Meeting Einstein: Anita Traninger

Impartiality and the Internet

Round Table with Anita Traninger, Einstein Junior Fellow at the Freie Universität Berlin

To some, impartiality means abstaining from judgement; to others, it means a certain quality of a judgement. The concept emerged in the seventeenth century as a significant value in different spheres of society. It was sustained by the philosophy of Leibniz and Kant. Today Kant has more than 40.000 “likes” on Facebook. However, “liking” as well as “trolling” on the web 2.0 points towards an emerging culture of debate that is more given to an over-simplified judgement and heated comment than to an engagement with and the discussion of dissenting views. How has the idea of impartiality changed with the emergence of the Internet? Is impartiality as an editorial judgement more and more replaced by the idea of free availability of information? What does and should impartiality mean in the context of social media? 

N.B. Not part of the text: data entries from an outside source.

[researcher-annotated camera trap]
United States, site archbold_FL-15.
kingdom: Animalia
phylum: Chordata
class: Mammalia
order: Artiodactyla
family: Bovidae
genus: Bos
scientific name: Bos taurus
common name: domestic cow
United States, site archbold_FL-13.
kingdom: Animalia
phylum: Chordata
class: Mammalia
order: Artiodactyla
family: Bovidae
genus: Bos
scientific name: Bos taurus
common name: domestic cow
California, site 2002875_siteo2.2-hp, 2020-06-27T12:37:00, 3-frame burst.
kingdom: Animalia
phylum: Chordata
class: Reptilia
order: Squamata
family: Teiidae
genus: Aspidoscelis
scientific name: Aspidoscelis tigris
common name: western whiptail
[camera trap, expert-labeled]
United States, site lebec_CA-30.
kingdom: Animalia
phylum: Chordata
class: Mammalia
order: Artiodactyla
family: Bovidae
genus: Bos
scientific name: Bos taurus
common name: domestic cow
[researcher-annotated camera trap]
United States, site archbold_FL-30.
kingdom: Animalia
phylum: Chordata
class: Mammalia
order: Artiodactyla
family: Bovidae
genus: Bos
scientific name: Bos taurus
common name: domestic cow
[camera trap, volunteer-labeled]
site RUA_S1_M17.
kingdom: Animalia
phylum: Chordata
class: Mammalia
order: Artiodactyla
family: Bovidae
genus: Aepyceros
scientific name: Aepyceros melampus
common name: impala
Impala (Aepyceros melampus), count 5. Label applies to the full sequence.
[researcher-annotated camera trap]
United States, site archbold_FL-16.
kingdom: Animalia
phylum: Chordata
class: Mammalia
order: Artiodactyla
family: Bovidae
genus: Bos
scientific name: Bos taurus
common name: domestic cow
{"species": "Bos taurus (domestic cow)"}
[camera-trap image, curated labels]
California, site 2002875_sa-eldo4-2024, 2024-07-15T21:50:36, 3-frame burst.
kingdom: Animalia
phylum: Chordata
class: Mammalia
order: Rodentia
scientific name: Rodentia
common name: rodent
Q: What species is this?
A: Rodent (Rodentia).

The round table will be introduced and chaired by Anita Traninger, Einstein Junior Fellow and director of the research project „Towards a genealogy of the notion of impartiality“.


  • Dominique Cardon 
    sociologist in the laboratory of uses of France Télécom R&D, Associate Professor at the University of Marne la vallée (LATTS) and expert on social media and the public sphere
  • Antonio A. Casilli
    Associate Professor in Digital Humanities at Télécom ParisTech with specialization on computer-mediated communication and politics
  • Markus Hesselmann
    editor-in-chief online, "Der Tagesspiegel"
  • Horst Simon
    Professor of Linguistics, Freie Universität Berlin

Anita Traninger

Anita Traninger is Einstein Junior Fellow at Freie Universität Berlin, where she teaches Romance and Comparative Literature with a focus on rhetoric and the history of knowledge. Before joining Freie Universität in 2004, she was Managing Director of the Institute for Human Sciences in Vienna. She is the director of two multi-annual research projects in Berlin, one on the genealogy of impartiality as a scholarly ideal and one on the ‘question’ as an epistemic genre.